Afortunadamente, para esos momentos, por los que suele estar 30 días con yeso, Natalia dice que Enzo tiene grandes amigos. “Tiene un vecinito, Maxi, de 5 años, que una vez tuvo peritonitis, y desde que supo lo que significa estar internado, lo acompaña cuando Enzo está mal. Un día se quebró en el Parque Central, Maxi me acompañó al hospital, estuvo cinco horas sentado en la sala de espera”, relata.

El compañerismo en el cole
Además de Maxi, Enzo tiene la fortuna de tener grandes compañeritos en el jardín.

Una de las anécdotas que cuenta Natalia es que los chicos han aprendido a acomodarse a su ritmo. “Inventaron jugar a la mancha despacito, caminando, para no hacerle daño. También encestan la pelota de básquet sentados en el suelo”, describe.

En esto, Natalia reconoce el esfuerzo de las maestras, quienes desde el principio le pidieron que las instruyera cómo asistirlo en caso de accidente.

“Ahora irá a primer grado en la escuela Olascoaga, de Las Heras. Tendrá una maestra de apoyo, quien una vez a la semana se encargará de evaluar qué adaptaciones necesita el colegio. Él siempre se acostumbró solo, pero ahora la escuela quiere adaptarse”, asegura.

Y agrega: “Lo bueno es que no es rebelde, entiende que no debe bajarse de la silla, ayuda y no se expone. Eso gracias a que está pautado en el sistema escolar desde que tenía un año y medio, pues una pediatra estaba preocupada de que no se sentaba ni comía solo. Entonces me dijo que lo estaba sobreprotegiendo, que era importante que el chico estuviera con otros, y que para mí también sería positivo, sino yo me podía enfermar”.

De esta etapa, Natalia recuerda que Enzo se veía estimulado por los otros niños, y un día la maestra le mostró que se paraba. “Casi me muero, me imaginaba que si se caía de cola se quebraría, así que lo acolchábamos”, detalla.
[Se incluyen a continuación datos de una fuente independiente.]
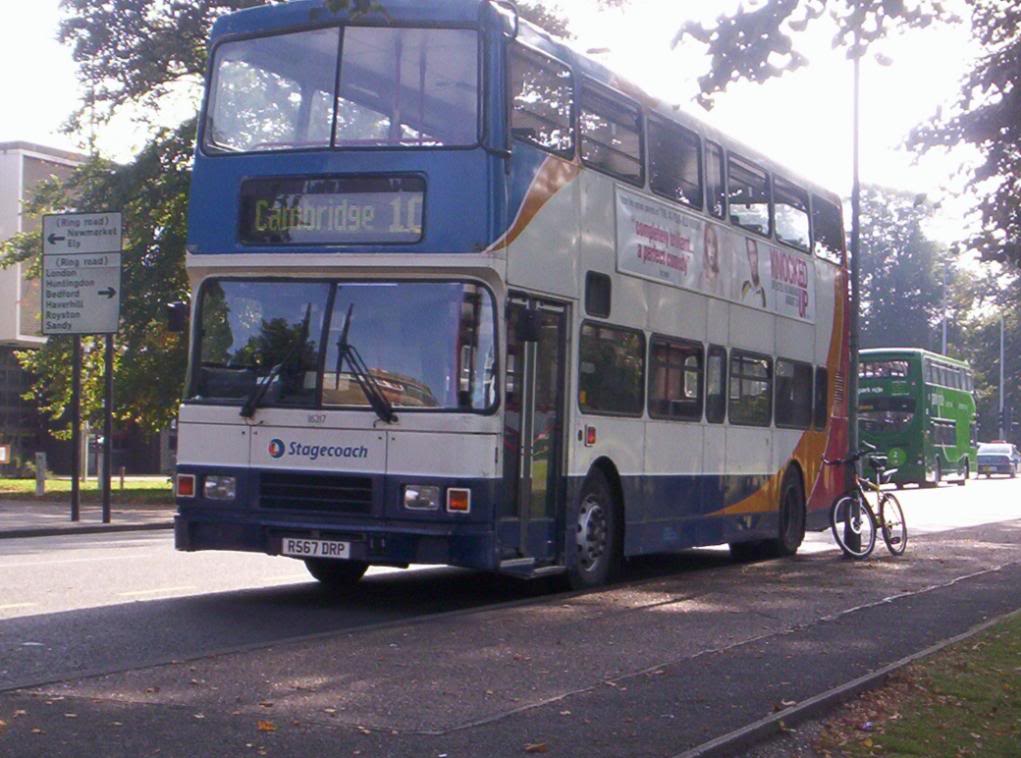 ArmstrongKSU461's tweet photo. 40 years of Cambus Part 2 after having a great response to Part 1. Over the years the mighty Volvo Olympian were the backbone of our fleet in Cambridge until they finally left with the 26 being the last Cambridge service that ran them 
@Stagecoach_East
#Cambus40 #40yearsofmemory https://t.co/kldjtnfoPQ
Tres veces a la semana asiste al centro de rehabilitación Piuquén. Y al final del día, juega con su hermanito Santiago, de 9 meses, quien llegó a este mundo pedido por Enzo. “El bebé ha sido un regalo para él. Nos rompe los esquemas, y cuando Enzo está inmovilizado, se siente más acompañado”, afirma.

La parte amarga
Llegar a esta historia que dentro de sus dificultades la familia Lucero ha sabido sobrellevar con optimismo, no fue fácil.
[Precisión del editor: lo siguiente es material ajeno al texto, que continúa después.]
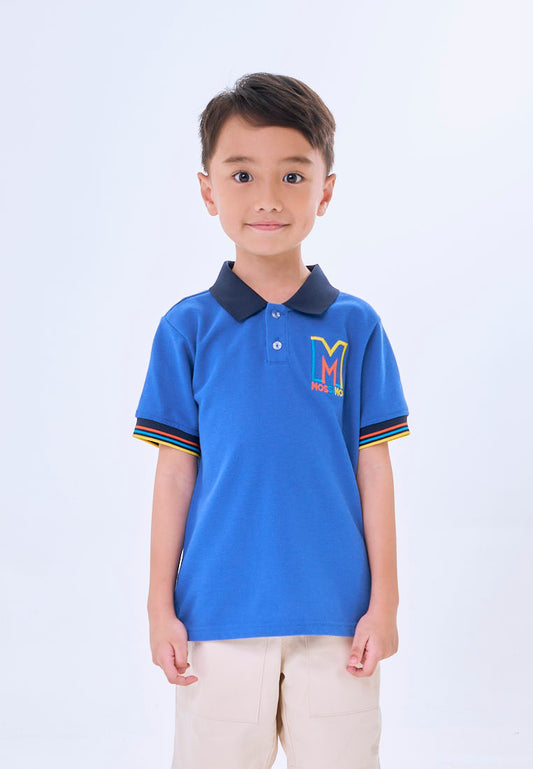 Mossimo Kids Salem Blue Polo Shirt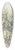 Alois Tott - Blhende Obstbume 39.3 inch art pintail longboard deck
Sin ir más lejos ayer, “Enzo se quebró el fémur izquierdo (que es su quebradura número 29), y en el hospital Notti me tuvieron cinco horas esperando en la guardia, sin darle un calmante”, reclama Natalia.

Para evitar estas historias es que están poniendo empeño en la asociación, para que próximamente se haga un congreso y los especialistas mendocinos tengan mejor preparación sobre esta enfermedad.

Contacto

nnLa fundación AMOI se financia con el aporte de los socios y la donación de la empresa Ergon SA. Aun así los fondos son insuficientes. Hay chicos que han tenido hasta 160 fracturas, y el tratamiento es costoso.

nnPara colaborar con ellos, ya sea con dinero o ayuda profesional, el teléfono de la asociación es 498-5292. Y el contacto de Salud Primaria Cero de Guaymallén: 156-096108.

La única sede en Mendoza

La Asociación Mendocina de Osteogénesis Incompleta (AMOI) ahora cuenta con una sede para atender los casos de personas que padecen la enfermedad de los “huesos de cristal”. Eso gracias a que el grupo de Salud Primaria Cero de Guaymallén, les cedió un espacio en Los Rosales y Las Madreselvas, del barrio UTMA, en San Francisco del Monte, Guaymallén.

En este lugar pretenden recepcionar todos los casos de la provincia. Ya cuentan con 35, entre niños y jóvenes, que han encontrado en esta asociación el apoyo que necesitan.

Sobrellevar la enfermedad es un proceso difícil, según cuenta el vicepresidente, Carlos Lucero, papá de Enzo. Es complicado desde la desinformación que hay sobre la patología, hasta los pormenores que deben superar las familias, como no encontrar un colegio, ya que son chicos intelectualmente normales que no merecen ir a un establecimiento especial. Entonces en esta agrupación buscan el colegio adecuado, en el caso que el chico sea rechazado.

Otros problemas es que algunos no tienen obra social.

Hay cuatro chicos sin cobertura, para quienes se dificulta pagar el tratamiento. Este incluye una rehabilitación que cuesta $550 mensuales, una droga llamada pamidronato que se aplica en dos dosis de forma intravenosa cada tres meses y cada dosis cuesta $100, más el gasto de operaciones que deben efectuarse en Buenos Aires.